But she relished the pained look that would register on that Lee Van Cleef mug of his, when he saw the sacks from North Park stores.
“They don’t have a Limited at Brady Eighty,” she’d explain innocently, shrugging.
And he’d shake his head, eyes wide.
Childish of her, she supposed, as she tooled her midnight-blue Nissan 300 ZX across the bridge at Moline; the river tonight was smooth, shimmering with ivory, reflecting the three-quarter moon that rode the sky like a gray-smudged broken dinner plate. The fuel-injected toy she drove had been Nolan’s gift to her last Christmas. She felt a fool, and an ungrateful one at that, for considering him a Scrooge.
Who cared why he had affection for Jon? He clearly had it, despite his surly treatment of the “kid.” And Jon clearly looked up to Nolan, despite his efforts to stand up to him and be equally surly.

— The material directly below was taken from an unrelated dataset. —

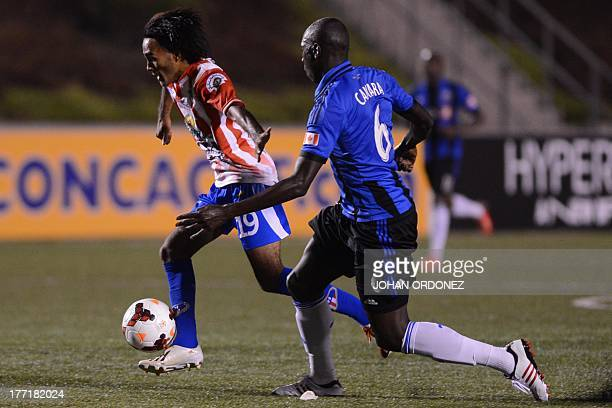 Guatemala's Heredia's Enrique Miranda vies for the ball with Canada's Montreal Hassoun during their Concacaf Champions League soccer match at...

She knew the story. She knew Jon had been the nephew of a man named Planner, an old guy who ran an antique shop in Iowa City, who on antique-buying jaunts would seek out, scope out and scheme out what Nolan referred to, euphemistically, as “institutional jobs.” Robberies was what they were, and when Nolan had been on the outs with those Chicago gangsters, Planner had helped him line up “one last job,” asking Nolan to take Jon along, his green, young nephew, whose criminal experience had been limited to a couple of gas station stickups with several wild friends. As a favor to Planner, and out of desperation, Nolan had undertaken the job—a bank robbery—with Jon and those two wild friends, one of them a young woman who worked at the bank in question. The “job” had gone well enough, but shortly thereafter, the Chicago gangsters descended on Nolan, who got shot up, bad.
Jon, however, had stuck around after the “job” and spirited the wounded Nolan away, to safety and a doctor.
Maybe it was that simple—Jon had saved Nolan’s life, once; maybe that was what linked them. She knew, too, that the old antique shop guy, Planner, had later been killed by the Chicago people, and that Nolan felt responsible, and seemed to have taken the “kid” under his wing, after that. They’d pulled a couple more jobs and faded into separate, straight lives: Nolan with Nolan’s, Jon with this rock ’n’ roll band he traveled with.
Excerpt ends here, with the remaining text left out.